__Directions for this task__
Copy every one of the rows below verbatim, from the first through the last.

Scene-based spatial questions:
-*-

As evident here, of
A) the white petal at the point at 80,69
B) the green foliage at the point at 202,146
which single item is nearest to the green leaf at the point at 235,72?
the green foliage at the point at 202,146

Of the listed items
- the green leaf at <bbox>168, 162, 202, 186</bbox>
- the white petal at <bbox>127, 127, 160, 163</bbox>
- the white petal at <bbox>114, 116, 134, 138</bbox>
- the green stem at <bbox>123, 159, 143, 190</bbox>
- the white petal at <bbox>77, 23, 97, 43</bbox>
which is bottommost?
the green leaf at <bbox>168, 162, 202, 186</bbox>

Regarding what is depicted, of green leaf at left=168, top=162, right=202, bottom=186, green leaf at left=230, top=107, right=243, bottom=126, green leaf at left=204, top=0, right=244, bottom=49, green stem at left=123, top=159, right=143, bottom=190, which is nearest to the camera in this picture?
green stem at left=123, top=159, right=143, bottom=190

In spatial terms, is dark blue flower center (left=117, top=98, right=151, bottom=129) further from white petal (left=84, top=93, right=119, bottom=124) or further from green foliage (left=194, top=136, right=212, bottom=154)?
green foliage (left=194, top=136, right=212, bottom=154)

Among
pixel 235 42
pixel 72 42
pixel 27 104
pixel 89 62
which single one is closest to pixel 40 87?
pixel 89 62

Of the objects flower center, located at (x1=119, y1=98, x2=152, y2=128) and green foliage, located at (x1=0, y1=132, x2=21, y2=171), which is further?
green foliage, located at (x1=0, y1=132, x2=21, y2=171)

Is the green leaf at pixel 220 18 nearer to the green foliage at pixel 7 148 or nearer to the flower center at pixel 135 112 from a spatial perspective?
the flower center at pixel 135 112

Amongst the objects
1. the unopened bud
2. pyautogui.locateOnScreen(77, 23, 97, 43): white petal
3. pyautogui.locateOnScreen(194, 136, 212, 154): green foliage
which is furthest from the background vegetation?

-*-

__Output of the task__
As evident here, of
A) the white petal at the point at 80,69
B) the green foliage at the point at 202,146
which single item is nearest to the green leaf at the point at 235,72?
the green foliage at the point at 202,146

Of the listed items
- the green leaf at <bbox>168, 162, 202, 186</bbox>
- the white petal at <bbox>127, 127, 160, 163</bbox>
- the white petal at <bbox>114, 116, 134, 138</bbox>
- the green stem at <bbox>123, 159, 143, 190</bbox>
- the white petal at <bbox>77, 23, 97, 43</bbox>
which is bottommost?
the green leaf at <bbox>168, 162, 202, 186</bbox>

Regarding what is depicted, of green leaf at left=168, top=162, right=202, bottom=186, green leaf at left=230, top=107, right=243, bottom=126, green leaf at left=204, top=0, right=244, bottom=49, green stem at left=123, top=159, right=143, bottom=190, which is nearest to the camera in this picture?
green stem at left=123, top=159, right=143, bottom=190

In spatial terms, is dark blue flower center (left=117, top=98, right=151, bottom=129) further from white petal (left=84, top=93, right=119, bottom=124) or further from green foliage (left=194, top=136, right=212, bottom=154)?
green foliage (left=194, top=136, right=212, bottom=154)

Among
pixel 235 42
pixel 72 42
pixel 27 104
pixel 89 62
which single one is closest to pixel 40 87?
pixel 89 62

Of the objects flower center, located at (x1=119, y1=98, x2=152, y2=128) and green foliage, located at (x1=0, y1=132, x2=21, y2=171), which is further?
green foliage, located at (x1=0, y1=132, x2=21, y2=171)

Is the green leaf at pixel 220 18 nearer to the green foliage at pixel 7 148 or nearer to the flower center at pixel 135 112 from a spatial perspective?
the flower center at pixel 135 112

Amongst the objects
1. the unopened bud
2. pyautogui.locateOnScreen(77, 23, 97, 43): white petal
3. pyautogui.locateOnScreen(194, 136, 212, 154): green foliage
which is furthest from the background vegetation?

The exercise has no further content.